The Supreme Court ruled against two users of what HMRC deemed to be a failed tax avoidance film partnership scheme – De Silva and Dokelman – who the Revenue claimed tried to use legitimate investment in the film industry as a ‘hook’ for tax avoidance.

HMRC defeated the avoidance scheme, in which De Silva and Dokelman participated, in court but the pair argued on a technicality that HMRC could not overturn their loss relief claims arising out of the failed schemes.

However, the Supreme Court ruled in favour of HMRC and established the precedent that these taxpayers, and others waiting for this ruling, will now have to pay their tax.

The case dates back to 2011 and involves two taxpayers, referred to in the judgment as “R (on the application of De Silva and another)”.
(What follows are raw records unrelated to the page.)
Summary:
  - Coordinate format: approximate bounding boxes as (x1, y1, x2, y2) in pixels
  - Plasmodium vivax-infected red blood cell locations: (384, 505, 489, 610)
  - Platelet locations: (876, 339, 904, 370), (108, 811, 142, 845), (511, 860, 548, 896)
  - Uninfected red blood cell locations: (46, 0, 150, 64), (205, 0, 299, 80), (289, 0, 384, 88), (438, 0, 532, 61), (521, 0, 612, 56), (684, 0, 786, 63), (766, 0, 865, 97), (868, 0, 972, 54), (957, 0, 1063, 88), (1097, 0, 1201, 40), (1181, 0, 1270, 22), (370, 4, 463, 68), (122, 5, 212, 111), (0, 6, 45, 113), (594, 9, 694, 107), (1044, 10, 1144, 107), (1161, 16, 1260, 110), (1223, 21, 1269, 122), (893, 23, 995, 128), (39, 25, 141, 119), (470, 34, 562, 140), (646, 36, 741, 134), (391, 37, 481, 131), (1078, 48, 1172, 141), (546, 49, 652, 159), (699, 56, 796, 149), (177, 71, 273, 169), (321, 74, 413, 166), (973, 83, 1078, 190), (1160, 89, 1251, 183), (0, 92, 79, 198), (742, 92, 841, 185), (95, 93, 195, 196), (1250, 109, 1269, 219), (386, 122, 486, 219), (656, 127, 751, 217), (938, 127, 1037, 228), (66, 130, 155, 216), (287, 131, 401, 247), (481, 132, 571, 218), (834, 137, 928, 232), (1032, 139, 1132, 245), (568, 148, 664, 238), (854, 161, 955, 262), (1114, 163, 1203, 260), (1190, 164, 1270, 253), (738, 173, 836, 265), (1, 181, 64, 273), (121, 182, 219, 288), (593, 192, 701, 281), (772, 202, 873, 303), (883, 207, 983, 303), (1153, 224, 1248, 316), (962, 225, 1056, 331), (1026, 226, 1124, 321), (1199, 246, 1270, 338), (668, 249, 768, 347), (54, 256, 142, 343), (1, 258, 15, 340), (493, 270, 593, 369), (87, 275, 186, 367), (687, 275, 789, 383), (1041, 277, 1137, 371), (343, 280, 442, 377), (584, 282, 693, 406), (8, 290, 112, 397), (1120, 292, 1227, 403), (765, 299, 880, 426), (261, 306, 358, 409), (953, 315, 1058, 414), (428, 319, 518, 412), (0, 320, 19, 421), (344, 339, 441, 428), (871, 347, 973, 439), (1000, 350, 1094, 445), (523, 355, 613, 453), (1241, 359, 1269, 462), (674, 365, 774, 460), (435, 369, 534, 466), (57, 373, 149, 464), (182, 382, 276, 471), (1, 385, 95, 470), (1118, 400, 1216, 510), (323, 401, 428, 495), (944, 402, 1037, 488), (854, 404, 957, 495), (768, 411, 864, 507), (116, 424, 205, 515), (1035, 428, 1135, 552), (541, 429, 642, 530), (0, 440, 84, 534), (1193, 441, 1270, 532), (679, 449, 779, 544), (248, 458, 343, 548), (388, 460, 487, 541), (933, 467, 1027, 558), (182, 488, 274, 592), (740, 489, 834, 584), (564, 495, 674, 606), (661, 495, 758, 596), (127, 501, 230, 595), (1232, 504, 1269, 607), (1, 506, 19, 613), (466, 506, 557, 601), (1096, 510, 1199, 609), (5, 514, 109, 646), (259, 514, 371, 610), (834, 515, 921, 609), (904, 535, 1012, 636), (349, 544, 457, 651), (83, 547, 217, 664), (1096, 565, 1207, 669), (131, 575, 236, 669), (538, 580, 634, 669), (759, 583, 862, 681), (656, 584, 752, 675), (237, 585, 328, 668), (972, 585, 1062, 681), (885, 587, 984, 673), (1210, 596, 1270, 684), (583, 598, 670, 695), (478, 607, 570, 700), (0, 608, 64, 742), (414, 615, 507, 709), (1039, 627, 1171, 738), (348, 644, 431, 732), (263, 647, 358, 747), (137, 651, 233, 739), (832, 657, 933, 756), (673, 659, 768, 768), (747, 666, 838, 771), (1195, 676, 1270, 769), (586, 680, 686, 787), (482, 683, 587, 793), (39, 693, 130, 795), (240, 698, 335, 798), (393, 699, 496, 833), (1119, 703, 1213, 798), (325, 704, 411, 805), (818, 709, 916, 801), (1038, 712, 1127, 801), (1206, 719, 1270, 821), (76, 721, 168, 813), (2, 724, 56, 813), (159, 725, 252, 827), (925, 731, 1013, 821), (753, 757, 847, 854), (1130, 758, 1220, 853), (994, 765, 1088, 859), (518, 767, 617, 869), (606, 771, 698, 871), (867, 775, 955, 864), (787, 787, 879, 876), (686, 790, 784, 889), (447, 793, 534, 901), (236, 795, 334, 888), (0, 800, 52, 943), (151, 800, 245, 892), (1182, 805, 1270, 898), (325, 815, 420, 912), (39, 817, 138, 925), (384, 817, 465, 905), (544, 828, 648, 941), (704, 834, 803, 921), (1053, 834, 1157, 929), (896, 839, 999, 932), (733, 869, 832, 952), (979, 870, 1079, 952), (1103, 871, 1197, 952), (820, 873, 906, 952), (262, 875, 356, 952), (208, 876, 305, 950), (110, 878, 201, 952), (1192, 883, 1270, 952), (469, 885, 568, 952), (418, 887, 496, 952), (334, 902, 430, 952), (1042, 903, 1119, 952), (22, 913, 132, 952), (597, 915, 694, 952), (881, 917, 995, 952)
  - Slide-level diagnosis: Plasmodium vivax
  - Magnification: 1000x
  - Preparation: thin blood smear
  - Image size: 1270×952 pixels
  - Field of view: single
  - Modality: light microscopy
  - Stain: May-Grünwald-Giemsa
A Supreme Court summary stated that investors in the scheme had “invested in and became limited partners of various partnerships in the implementation of marketed tax avoidance schemes”.

Others will have to ‘pay what they owe’

Commenting on the case Jim Harra, director general for customer strategy and tax design at HMRC, said: “This is another great success in HMRC’s drive against tax avoidance. HMRC defeated De Silva and Dokelman’s tax avoidance scheme but they still argued on a technicality that the department could not collect the tax.

“The Supreme Court’s decision in favour of HMRC on this point will ensure that these taxpayers and others waiting behind their case will have to pay what they owe.”

String of HMRC victories

The victory is the latest in a string of HMRC victories against investment schemes in the creative industries for tax purposes.

In June the ‘Ingenious’ film partnership lost the latest decision in an ongoing dispute with HMRC over an estimated £700m tax bill after a tribunal ruled losses eligible for tax relief were to be cut to 4%, while the latest ‘Icebreaker’ appeal was dismissed by the Upper Tribunal.

The UK’s tax authority has lost only three of the tax avoidance cases which went to court in 2016-17, out of a total of 26 decisions on tax avoidance between HMRC and a company or individual.